Produce an exact copy of the lines from the line containing "How large a distance separates" through the last line of the listing below, both ends included, and nothing else.

Input.
-- start --
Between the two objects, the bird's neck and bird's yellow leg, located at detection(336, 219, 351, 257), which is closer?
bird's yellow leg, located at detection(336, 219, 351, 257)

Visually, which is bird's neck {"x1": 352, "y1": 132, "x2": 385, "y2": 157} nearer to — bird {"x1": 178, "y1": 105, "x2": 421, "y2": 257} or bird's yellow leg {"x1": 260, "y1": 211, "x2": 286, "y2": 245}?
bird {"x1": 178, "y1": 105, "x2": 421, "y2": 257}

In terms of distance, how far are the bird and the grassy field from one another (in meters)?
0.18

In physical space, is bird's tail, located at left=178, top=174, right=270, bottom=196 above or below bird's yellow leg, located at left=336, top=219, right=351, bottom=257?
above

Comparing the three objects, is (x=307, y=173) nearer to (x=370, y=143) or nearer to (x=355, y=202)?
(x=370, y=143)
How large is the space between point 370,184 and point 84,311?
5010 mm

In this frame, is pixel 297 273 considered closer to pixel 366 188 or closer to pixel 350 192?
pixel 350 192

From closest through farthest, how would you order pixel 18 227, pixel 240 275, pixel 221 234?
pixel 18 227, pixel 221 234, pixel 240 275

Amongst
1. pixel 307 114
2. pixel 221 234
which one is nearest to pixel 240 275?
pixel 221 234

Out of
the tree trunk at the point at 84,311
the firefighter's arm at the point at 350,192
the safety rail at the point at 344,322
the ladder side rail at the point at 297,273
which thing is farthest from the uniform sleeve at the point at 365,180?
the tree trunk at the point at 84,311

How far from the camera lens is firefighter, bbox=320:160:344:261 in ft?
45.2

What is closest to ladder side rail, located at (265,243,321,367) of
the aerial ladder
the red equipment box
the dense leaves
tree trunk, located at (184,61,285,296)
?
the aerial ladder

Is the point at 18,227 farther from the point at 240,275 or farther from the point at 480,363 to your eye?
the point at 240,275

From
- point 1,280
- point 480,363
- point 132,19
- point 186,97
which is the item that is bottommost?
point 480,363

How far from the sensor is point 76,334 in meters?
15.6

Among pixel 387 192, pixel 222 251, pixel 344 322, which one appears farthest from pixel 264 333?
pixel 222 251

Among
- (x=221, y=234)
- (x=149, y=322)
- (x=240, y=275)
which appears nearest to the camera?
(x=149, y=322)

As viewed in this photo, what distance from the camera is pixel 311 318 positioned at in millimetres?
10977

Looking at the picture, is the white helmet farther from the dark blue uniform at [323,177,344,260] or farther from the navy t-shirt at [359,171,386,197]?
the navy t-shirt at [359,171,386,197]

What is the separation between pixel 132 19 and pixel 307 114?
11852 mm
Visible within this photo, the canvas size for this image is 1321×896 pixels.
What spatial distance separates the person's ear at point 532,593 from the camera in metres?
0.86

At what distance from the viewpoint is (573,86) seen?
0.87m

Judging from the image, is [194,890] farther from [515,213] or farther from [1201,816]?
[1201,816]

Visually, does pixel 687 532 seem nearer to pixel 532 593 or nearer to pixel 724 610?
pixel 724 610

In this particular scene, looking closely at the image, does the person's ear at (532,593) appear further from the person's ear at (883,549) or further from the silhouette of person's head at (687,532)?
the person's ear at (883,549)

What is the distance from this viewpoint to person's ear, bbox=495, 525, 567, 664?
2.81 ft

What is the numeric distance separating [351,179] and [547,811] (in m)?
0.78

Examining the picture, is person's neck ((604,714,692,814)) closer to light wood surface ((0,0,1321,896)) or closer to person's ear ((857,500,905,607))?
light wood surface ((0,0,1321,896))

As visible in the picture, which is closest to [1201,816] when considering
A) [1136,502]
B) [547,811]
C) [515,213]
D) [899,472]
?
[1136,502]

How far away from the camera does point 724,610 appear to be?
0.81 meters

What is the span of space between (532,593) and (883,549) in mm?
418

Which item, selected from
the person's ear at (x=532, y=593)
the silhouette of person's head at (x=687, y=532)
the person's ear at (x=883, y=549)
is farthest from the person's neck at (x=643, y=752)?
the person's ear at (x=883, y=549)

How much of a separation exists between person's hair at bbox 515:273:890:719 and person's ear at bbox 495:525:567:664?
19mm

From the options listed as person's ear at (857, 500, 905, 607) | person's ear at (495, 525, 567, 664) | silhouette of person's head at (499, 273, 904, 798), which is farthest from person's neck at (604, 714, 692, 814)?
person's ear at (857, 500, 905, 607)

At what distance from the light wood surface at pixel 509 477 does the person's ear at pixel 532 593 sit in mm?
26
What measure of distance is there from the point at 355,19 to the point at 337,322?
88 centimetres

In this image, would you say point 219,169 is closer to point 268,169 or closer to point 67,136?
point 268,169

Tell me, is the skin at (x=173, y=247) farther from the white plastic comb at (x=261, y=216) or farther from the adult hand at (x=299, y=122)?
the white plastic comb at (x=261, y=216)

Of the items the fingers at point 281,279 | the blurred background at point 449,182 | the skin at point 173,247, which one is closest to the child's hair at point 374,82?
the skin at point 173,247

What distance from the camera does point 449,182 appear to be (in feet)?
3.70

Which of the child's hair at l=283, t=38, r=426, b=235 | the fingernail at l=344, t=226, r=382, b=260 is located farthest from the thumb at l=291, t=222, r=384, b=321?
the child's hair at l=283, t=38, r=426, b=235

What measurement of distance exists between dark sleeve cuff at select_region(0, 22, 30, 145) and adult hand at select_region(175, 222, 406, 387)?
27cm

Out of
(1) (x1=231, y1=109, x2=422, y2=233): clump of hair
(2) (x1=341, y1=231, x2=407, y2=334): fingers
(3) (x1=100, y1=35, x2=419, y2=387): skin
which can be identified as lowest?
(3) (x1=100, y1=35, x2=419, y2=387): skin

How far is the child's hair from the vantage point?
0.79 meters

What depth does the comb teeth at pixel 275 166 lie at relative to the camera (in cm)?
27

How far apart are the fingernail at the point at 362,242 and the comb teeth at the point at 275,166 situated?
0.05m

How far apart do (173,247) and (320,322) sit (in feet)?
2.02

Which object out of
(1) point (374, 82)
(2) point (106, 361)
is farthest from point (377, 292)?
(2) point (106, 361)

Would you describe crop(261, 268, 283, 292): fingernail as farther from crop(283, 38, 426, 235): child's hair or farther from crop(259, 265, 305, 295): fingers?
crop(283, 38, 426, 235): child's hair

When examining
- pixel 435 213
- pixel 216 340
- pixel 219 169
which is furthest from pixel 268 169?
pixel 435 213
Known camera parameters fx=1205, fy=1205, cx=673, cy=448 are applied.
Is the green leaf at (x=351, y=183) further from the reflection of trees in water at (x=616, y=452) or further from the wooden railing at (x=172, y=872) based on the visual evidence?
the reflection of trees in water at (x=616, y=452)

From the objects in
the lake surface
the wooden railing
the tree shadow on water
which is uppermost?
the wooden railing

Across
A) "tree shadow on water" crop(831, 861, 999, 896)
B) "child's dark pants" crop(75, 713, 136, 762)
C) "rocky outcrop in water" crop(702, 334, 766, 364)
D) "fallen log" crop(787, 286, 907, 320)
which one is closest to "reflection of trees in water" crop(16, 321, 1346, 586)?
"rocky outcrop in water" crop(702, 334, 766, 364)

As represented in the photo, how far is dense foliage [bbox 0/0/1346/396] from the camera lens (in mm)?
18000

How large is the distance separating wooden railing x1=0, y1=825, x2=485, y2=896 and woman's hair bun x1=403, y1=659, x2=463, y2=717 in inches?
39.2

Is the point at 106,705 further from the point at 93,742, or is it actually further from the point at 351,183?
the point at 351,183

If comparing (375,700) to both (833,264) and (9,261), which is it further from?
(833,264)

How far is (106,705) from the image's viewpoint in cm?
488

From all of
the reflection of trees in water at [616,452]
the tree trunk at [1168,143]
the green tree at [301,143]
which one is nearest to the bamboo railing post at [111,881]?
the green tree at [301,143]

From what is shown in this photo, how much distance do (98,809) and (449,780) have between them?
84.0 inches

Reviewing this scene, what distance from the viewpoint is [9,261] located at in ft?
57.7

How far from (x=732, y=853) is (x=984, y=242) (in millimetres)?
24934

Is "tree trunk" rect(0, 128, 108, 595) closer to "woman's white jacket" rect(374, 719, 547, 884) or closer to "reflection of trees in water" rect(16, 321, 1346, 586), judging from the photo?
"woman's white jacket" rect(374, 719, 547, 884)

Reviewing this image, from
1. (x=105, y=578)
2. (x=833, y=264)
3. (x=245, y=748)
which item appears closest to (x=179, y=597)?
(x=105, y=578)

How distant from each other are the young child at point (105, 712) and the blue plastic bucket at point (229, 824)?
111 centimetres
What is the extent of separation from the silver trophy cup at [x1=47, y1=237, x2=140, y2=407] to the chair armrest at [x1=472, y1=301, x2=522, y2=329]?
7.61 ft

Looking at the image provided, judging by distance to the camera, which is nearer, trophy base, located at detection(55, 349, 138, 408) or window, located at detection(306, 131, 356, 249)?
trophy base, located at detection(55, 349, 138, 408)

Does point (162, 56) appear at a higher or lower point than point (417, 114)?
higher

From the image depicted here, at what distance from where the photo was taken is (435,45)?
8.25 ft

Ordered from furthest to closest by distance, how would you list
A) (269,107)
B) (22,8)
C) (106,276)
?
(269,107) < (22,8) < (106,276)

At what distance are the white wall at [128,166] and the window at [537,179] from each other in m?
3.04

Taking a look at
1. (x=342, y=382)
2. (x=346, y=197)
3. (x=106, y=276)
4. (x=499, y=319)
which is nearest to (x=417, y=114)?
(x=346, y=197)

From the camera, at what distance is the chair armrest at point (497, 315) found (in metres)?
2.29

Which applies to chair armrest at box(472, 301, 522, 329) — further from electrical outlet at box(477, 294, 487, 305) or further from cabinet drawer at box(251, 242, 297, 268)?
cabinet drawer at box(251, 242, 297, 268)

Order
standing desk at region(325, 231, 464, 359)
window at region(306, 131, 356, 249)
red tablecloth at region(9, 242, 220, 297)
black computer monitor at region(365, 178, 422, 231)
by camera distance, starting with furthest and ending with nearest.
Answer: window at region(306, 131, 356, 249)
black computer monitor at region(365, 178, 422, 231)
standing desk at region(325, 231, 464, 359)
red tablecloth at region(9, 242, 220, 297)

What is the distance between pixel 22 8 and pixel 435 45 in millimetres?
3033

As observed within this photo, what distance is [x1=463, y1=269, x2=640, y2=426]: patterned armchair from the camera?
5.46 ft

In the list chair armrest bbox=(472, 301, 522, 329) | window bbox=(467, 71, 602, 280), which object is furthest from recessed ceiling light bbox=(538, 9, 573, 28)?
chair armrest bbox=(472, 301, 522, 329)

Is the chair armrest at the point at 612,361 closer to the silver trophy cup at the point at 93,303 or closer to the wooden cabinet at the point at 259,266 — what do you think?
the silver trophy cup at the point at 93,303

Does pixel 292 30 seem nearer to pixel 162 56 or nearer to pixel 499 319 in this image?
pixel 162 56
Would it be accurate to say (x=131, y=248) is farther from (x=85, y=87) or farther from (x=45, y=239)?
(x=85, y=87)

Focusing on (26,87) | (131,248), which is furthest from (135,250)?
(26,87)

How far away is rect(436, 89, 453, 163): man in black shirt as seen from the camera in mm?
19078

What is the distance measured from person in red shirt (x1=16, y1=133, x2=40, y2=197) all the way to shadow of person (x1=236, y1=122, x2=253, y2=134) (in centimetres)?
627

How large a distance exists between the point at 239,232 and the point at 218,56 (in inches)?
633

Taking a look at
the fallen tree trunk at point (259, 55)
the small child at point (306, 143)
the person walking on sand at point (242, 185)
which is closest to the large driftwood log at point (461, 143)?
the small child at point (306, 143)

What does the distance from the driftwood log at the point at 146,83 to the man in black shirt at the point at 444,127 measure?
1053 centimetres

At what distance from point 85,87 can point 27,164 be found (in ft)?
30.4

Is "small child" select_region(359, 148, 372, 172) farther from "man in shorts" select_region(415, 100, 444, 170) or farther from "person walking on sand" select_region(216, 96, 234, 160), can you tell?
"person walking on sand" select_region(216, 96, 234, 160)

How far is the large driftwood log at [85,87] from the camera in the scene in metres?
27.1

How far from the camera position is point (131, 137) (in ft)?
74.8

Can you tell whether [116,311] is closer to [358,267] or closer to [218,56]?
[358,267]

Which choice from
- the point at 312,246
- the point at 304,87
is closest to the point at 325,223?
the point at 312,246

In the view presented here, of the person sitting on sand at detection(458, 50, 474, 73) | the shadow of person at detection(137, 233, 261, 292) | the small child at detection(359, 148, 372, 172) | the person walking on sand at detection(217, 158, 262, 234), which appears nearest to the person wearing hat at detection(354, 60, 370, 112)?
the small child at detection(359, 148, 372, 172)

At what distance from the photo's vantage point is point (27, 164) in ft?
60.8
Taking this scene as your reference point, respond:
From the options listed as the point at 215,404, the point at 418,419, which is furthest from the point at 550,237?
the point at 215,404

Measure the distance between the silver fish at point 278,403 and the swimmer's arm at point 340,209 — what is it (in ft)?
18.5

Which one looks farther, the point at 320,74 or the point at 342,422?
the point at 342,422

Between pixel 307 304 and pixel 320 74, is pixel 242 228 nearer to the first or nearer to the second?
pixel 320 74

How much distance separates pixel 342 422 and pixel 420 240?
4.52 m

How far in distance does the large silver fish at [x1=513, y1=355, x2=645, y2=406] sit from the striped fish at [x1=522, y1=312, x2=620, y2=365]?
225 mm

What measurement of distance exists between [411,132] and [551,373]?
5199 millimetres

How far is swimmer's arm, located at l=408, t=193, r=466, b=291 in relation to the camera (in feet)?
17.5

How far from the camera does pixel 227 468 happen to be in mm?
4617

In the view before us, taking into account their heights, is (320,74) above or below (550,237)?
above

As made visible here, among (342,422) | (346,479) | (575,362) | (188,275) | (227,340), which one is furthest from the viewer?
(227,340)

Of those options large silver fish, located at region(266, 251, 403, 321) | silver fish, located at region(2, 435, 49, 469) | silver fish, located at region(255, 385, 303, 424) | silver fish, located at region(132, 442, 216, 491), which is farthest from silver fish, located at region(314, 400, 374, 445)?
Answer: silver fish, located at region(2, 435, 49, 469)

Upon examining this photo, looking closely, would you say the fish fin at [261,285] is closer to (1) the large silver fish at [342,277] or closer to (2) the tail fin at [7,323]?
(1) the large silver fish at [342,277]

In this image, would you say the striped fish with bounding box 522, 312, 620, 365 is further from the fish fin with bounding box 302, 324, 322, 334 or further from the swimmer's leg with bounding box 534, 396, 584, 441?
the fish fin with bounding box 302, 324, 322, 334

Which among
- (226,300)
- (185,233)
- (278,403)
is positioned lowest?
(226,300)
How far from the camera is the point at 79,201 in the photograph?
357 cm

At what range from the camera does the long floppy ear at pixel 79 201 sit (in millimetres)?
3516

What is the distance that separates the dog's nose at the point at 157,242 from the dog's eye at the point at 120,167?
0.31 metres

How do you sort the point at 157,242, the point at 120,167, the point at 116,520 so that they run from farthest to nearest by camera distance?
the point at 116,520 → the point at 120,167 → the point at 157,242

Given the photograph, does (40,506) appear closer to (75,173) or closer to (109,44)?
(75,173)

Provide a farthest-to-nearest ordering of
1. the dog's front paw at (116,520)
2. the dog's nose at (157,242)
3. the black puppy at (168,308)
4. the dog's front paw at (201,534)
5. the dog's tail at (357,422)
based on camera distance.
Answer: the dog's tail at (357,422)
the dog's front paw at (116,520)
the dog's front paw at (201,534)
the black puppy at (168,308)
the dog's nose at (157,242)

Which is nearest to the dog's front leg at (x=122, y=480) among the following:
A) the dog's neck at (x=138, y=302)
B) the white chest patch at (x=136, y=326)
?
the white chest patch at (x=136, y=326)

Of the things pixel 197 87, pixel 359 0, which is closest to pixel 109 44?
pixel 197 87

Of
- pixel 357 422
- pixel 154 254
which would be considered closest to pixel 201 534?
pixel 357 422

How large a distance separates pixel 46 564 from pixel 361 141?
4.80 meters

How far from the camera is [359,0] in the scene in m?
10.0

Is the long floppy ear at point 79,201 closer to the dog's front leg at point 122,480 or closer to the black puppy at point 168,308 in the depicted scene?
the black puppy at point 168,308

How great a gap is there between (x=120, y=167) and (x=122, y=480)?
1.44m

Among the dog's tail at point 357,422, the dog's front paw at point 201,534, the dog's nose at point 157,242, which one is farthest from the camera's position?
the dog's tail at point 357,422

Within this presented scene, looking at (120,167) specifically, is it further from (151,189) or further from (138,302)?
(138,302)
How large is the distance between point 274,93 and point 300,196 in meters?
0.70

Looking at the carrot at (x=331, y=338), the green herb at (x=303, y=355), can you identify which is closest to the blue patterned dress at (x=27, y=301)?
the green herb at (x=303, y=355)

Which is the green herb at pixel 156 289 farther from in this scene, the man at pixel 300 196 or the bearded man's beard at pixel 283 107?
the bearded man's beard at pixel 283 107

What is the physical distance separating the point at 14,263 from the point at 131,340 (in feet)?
-- end --
Correct output.
How large a distance separates pixel 46 564 from pixel 361 141?
4.80 meters

How far from the camera is [359,0] in the scene in m?
10.0

Is the long floppy ear at point 79,201 closer to the dog's front leg at point 122,480 or closer to the black puppy at point 168,308 in the depicted scene?
the black puppy at point 168,308

How great a gap is there between (x=120, y=167) and (x=122, y=480)?
1.44m

Among the dog's tail at point 357,422, the dog's front paw at point 201,534, the dog's nose at point 157,242, which one is farthest from the camera's position?
the dog's tail at point 357,422

Within this presented scene, looking at (120,167) specifically, is it further from (151,189) or further from (138,302)?
(138,302)
How large is the distance between point 274,93 and point 300,196 in meters?
0.70

Looking at the carrot at (x=331, y=338), the green herb at (x=303, y=355), can you identify which is closest to the blue patterned dress at (x=27, y=301)?
the green herb at (x=303, y=355)

Which is the green herb at pixel 156 289 farther from in this scene, the man at pixel 300 196 or the bearded man's beard at pixel 283 107?
the bearded man's beard at pixel 283 107

What is the physical distance separating the point at 14,263 from the point at 131,340 (in feet)?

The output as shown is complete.